Y染色体と種の存亡

Y染色体と種の存亡

数年前NHKスペシャルで放映された“女と男”を最近見ました。
男女の考え方の違いなどを分析していて面白かったのですが、放送3回分うち最終話で精子のことが出てきました。

ホモサピエンスの精子つまり人間の精子の状態が悪くなっているとのことでした。その原因のひとつに、性別を決定するY染色体の劣化が関係しているとのことです。

もう少し詳しく話をすると、生物はその膨大な情報を遺伝子の中に持ち、次の世代に伝えていくのですが、その際に全てがきっちり伝わるわけではなく、複写する際にミスを起こしていきます。

これが、進化につながることもあるのですが、多くの場合は異常として存在します。
ところが遺伝子は通常対になっており、片側にミスが起こってももう一方が正常であれば精子や卵子を作る際に正常の遺伝子を受け継ぐことにより、問題なく遺伝情報は伝わっていきます。

性染色体も、X遺伝子は女性の場合対になっており、X染色体の劣化はないのですが、Y染色体は男性が1本しか持っておらず染色体のミスや劣化を精子製造の際に修復するすべがありません。

..........

* 課題の内容 *
上の本文のうち、「男女の考え方の違いなどを分析」から「に修復するすべがありません。」までのすべてを、一字も変えずに書き写してください。

[収集したデータ記録]
..........

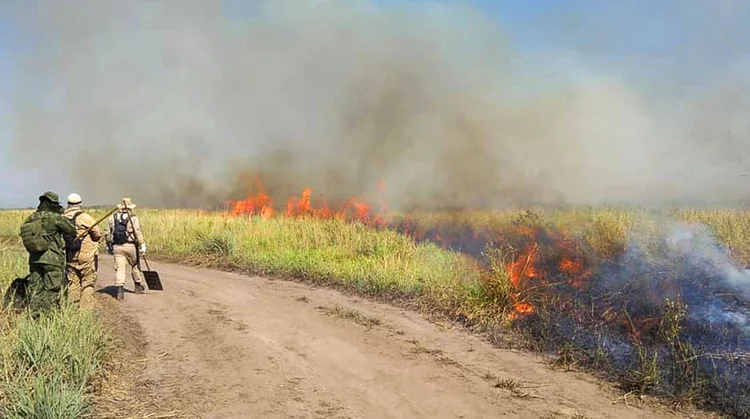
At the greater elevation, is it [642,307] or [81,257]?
[642,307]

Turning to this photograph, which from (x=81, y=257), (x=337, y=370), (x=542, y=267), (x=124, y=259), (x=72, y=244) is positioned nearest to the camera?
(x=337, y=370)

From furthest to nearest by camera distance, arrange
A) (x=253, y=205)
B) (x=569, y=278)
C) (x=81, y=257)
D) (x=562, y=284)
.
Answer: (x=253, y=205), (x=569, y=278), (x=562, y=284), (x=81, y=257)

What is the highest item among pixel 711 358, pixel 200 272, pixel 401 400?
pixel 711 358

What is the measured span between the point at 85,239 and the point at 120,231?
2232 millimetres

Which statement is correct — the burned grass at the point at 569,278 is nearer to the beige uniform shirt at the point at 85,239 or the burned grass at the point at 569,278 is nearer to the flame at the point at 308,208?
the flame at the point at 308,208

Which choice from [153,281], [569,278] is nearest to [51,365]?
[153,281]

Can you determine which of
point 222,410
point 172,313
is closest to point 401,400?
point 222,410

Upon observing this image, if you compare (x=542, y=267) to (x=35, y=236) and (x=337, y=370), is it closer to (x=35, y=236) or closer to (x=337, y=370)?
(x=337, y=370)

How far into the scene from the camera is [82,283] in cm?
Result: 871

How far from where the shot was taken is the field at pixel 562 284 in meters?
5.55

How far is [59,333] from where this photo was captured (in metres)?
5.81

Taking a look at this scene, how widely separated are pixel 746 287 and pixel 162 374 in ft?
29.0

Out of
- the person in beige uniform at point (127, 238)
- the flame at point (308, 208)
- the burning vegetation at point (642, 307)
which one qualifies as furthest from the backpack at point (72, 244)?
the flame at point (308, 208)

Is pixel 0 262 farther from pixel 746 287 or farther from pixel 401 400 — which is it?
pixel 746 287
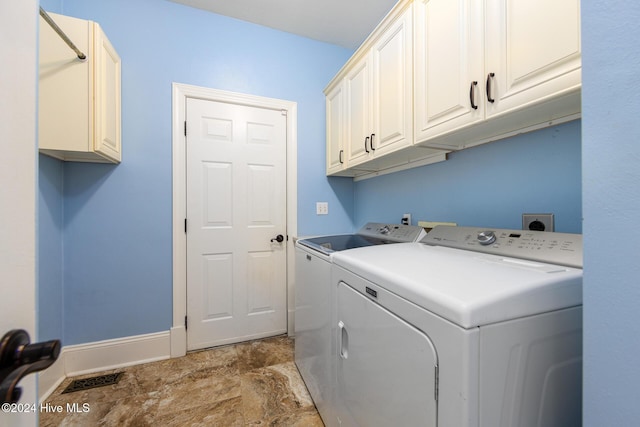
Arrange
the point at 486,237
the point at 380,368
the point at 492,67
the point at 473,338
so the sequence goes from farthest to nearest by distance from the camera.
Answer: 1. the point at 486,237
2. the point at 492,67
3. the point at 380,368
4. the point at 473,338

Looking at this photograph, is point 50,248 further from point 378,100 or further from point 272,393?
point 378,100

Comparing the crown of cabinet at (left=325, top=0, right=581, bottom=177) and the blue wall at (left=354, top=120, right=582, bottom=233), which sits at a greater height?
the crown of cabinet at (left=325, top=0, right=581, bottom=177)

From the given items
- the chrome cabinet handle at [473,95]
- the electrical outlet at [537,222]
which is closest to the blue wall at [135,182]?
the chrome cabinet handle at [473,95]

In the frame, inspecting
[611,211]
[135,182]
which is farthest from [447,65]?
[135,182]

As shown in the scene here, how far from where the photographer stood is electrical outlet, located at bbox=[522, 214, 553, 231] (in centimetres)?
105

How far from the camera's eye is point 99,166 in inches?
69.1

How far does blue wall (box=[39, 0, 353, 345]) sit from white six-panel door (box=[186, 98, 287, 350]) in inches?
7.1

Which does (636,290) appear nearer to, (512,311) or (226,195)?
Answer: (512,311)

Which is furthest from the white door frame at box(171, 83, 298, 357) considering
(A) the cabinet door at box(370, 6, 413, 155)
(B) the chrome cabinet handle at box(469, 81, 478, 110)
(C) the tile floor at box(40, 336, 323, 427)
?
(B) the chrome cabinet handle at box(469, 81, 478, 110)

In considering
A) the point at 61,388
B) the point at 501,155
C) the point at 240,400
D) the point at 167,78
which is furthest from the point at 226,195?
the point at 501,155

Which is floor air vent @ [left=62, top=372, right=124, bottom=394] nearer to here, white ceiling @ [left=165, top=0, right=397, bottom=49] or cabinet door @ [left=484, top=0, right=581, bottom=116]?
cabinet door @ [left=484, top=0, right=581, bottom=116]

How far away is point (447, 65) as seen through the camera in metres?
1.10

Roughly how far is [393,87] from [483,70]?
1.78 feet

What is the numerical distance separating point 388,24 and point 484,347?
1654 millimetres
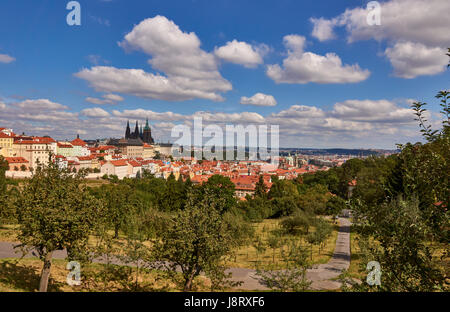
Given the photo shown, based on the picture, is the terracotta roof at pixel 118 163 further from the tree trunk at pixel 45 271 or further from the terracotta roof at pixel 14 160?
the tree trunk at pixel 45 271

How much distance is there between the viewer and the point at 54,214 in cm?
1124

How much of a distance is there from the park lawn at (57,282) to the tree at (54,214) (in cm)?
245

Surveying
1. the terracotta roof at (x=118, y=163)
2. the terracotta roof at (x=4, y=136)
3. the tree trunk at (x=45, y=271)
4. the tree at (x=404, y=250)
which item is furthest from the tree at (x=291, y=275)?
the terracotta roof at (x=4, y=136)

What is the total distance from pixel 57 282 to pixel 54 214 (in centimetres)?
632

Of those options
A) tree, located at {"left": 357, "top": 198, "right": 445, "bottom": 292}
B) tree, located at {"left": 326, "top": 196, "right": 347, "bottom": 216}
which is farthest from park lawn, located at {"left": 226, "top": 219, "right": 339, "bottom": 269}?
tree, located at {"left": 357, "top": 198, "right": 445, "bottom": 292}

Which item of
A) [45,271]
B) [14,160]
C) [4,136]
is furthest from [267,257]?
[4,136]

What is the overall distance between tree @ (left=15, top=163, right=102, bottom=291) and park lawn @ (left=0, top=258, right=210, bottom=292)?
8.04 feet

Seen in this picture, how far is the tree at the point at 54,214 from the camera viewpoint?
1129 cm

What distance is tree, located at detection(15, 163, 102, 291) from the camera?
11289 millimetres

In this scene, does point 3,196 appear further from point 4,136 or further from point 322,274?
point 4,136
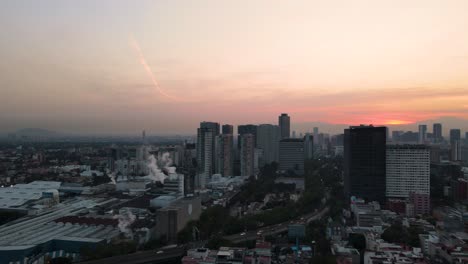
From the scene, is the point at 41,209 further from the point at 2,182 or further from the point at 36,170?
the point at 36,170

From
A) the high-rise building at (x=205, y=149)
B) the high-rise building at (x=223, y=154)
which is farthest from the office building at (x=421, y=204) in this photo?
the high-rise building at (x=223, y=154)

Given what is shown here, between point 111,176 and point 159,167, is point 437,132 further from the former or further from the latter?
Answer: point 111,176

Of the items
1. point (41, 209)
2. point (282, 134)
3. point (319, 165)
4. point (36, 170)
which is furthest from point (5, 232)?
point (282, 134)

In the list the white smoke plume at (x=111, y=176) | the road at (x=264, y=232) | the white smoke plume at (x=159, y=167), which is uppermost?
the white smoke plume at (x=159, y=167)

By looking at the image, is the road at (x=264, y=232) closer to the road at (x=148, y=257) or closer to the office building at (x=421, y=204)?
the road at (x=148, y=257)

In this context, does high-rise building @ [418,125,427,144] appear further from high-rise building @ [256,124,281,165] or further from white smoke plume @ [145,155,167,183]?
white smoke plume @ [145,155,167,183]

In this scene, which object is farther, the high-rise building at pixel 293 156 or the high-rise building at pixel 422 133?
the high-rise building at pixel 422 133

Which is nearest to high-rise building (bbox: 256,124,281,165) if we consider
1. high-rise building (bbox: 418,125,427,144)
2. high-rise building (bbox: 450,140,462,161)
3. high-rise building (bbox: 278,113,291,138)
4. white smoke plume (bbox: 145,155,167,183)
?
high-rise building (bbox: 278,113,291,138)

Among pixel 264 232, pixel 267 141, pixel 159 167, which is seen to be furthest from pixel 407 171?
pixel 267 141
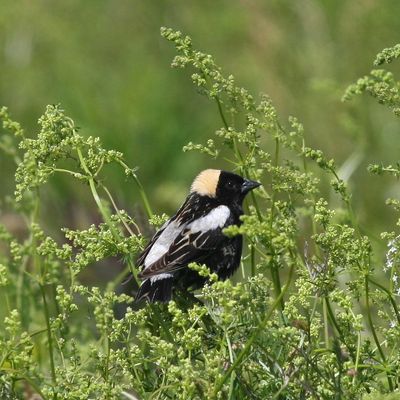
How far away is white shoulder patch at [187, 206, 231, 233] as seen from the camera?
14.0 feet

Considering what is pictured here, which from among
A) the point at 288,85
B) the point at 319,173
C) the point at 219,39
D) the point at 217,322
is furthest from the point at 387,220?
the point at 217,322

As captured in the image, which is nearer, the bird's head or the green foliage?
the green foliage

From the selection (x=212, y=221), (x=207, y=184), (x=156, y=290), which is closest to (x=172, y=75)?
(x=207, y=184)

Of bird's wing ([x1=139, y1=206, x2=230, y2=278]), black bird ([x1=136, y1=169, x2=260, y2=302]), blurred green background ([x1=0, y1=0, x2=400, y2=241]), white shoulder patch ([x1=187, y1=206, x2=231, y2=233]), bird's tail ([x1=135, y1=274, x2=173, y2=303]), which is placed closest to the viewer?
bird's tail ([x1=135, y1=274, x2=173, y2=303])

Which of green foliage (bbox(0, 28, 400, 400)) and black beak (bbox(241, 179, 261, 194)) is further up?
black beak (bbox(241, 179, 261, 194))

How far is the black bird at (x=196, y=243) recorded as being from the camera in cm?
395

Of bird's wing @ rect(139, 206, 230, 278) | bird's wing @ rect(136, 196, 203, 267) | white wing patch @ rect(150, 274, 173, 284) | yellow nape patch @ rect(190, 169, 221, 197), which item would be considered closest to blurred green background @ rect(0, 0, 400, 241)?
yellow nape patch @ rect(190, 169, 221, 197)

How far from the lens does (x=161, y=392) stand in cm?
302

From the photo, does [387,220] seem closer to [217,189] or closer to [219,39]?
[217,189]

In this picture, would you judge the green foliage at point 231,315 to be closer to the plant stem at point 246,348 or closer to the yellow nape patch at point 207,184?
the plant stem at point 246,348

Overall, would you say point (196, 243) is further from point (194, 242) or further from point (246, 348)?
point (246, 348)

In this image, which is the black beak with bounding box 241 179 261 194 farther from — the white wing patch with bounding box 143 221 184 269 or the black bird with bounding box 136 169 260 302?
the white wing patch with bounding box 143 221 184 269

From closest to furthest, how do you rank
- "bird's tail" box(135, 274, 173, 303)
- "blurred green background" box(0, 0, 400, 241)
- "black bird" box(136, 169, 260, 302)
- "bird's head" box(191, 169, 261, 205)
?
"bird's tail" box(135, 274, 173, 303) → "black bird" box(136, 169, 260, 302) → "bird's head" box(191, 169, 261, 205) → "blurred green background" box(0, 0, 400, 241)

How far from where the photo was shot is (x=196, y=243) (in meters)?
4.20
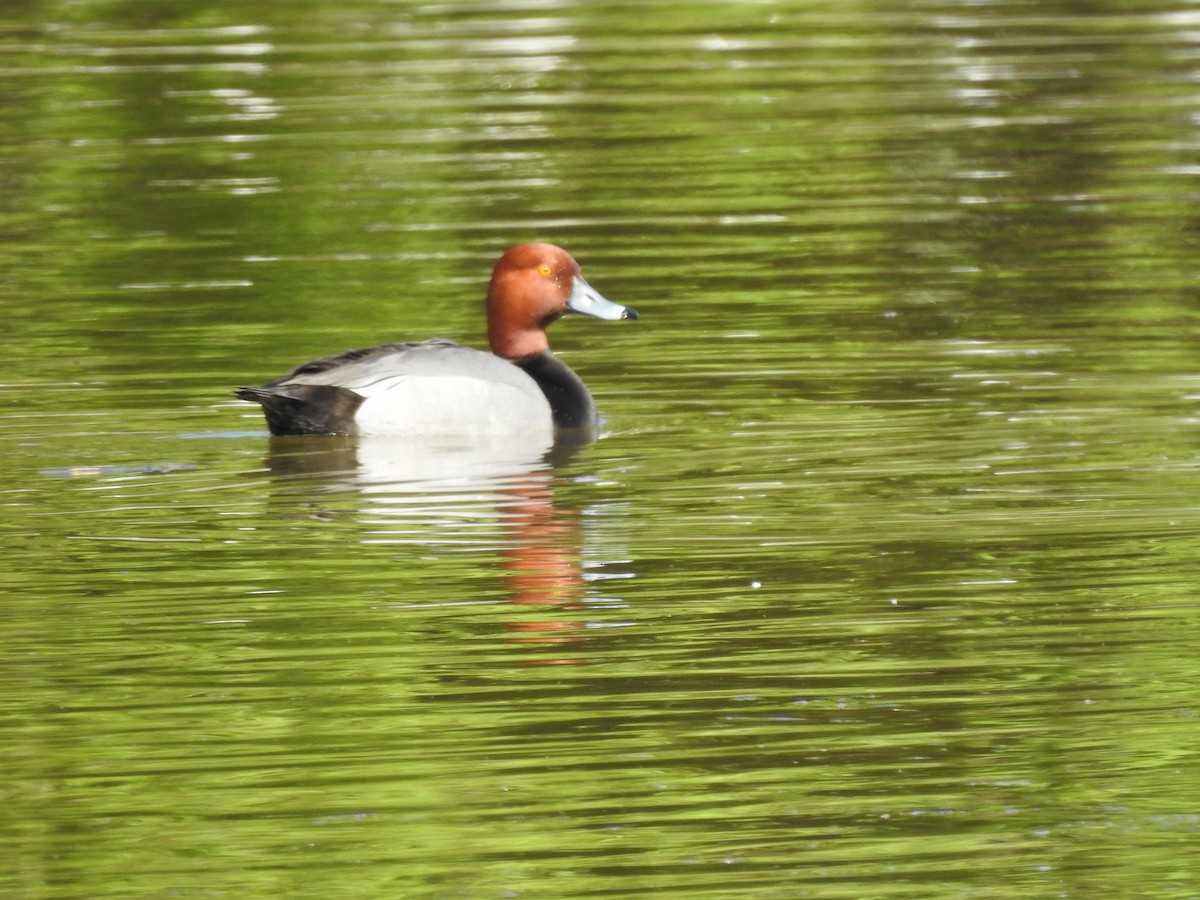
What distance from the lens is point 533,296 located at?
12.6 meters

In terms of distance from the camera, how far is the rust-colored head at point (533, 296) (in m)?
12.6

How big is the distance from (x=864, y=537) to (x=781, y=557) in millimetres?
375

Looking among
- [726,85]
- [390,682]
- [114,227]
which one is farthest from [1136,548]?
[726,85]

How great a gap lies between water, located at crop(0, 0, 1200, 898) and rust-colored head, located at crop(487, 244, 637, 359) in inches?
16.1

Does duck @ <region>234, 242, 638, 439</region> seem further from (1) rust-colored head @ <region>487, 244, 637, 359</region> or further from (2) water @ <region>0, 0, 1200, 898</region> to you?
(1) rust-colored head @ <region>487, 244, 637, 359</region>

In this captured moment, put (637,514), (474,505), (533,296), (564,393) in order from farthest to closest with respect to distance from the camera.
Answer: (533,296) → (564,393) → (474,505) → (637,514)

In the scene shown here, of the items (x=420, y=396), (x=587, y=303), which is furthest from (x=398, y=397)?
(x=587, y=303)

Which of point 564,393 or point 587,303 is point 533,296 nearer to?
point 587,303

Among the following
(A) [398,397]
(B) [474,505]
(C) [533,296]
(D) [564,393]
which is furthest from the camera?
(C) [533,296]

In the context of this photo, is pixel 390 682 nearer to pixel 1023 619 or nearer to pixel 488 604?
pixel 488 604

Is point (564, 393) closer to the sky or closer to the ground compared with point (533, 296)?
closer to the ground

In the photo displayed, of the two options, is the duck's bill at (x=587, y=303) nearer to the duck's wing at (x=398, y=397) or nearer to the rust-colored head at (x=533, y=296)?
the rust-colored head at (x=533, y=296)

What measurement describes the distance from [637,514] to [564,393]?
2114mm

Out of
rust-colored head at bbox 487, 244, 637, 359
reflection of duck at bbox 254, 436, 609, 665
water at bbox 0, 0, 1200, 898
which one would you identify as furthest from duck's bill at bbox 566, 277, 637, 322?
reflection of duck at bbox 254, 436, 609, 665
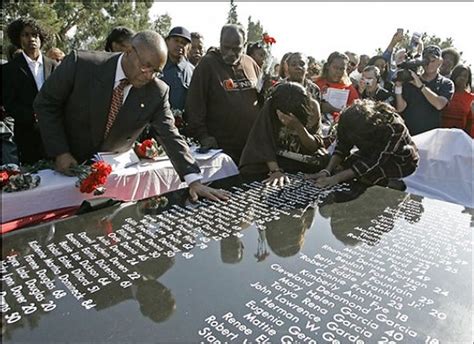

..........

* 解答欄 *
男女の考え方の違いなどを分析していて面白かったのですが、放送3回分うち最終話で精子のことが出てきました。

ホモサピエンスの精子つまり人間の精子の状態が悪くなっているとのことでした。その原因のひとつに、性別を決定するY染色体の劣化が関係しているとのことです。

もう少し詳しく話をすると、生物はその膨大な情報を遺伝子の中に持ち、次の世代に伝えていくのですが、その際に全てがきっちり伝わるわけではなく、複写する際にミスを起こしていきます。

これが、進化につながることもあるのですが、多くの場合は異常として存在します。
ところが遺伝子は通常対になっており、片側にミスが起こってももう一方が正常であれば精子や卵子を作る際に正常の遺伝子を受け継ぐことにより、問題なく遺伝情報は伝わっていきます。

性染色体も、X遺伝子は女性の場合対になっており、X染色体の劣化はないのですが、Y染色体は男性が1本しか持っておらず染色体のミスや劣化を精子製造の際に修復するすべがありません。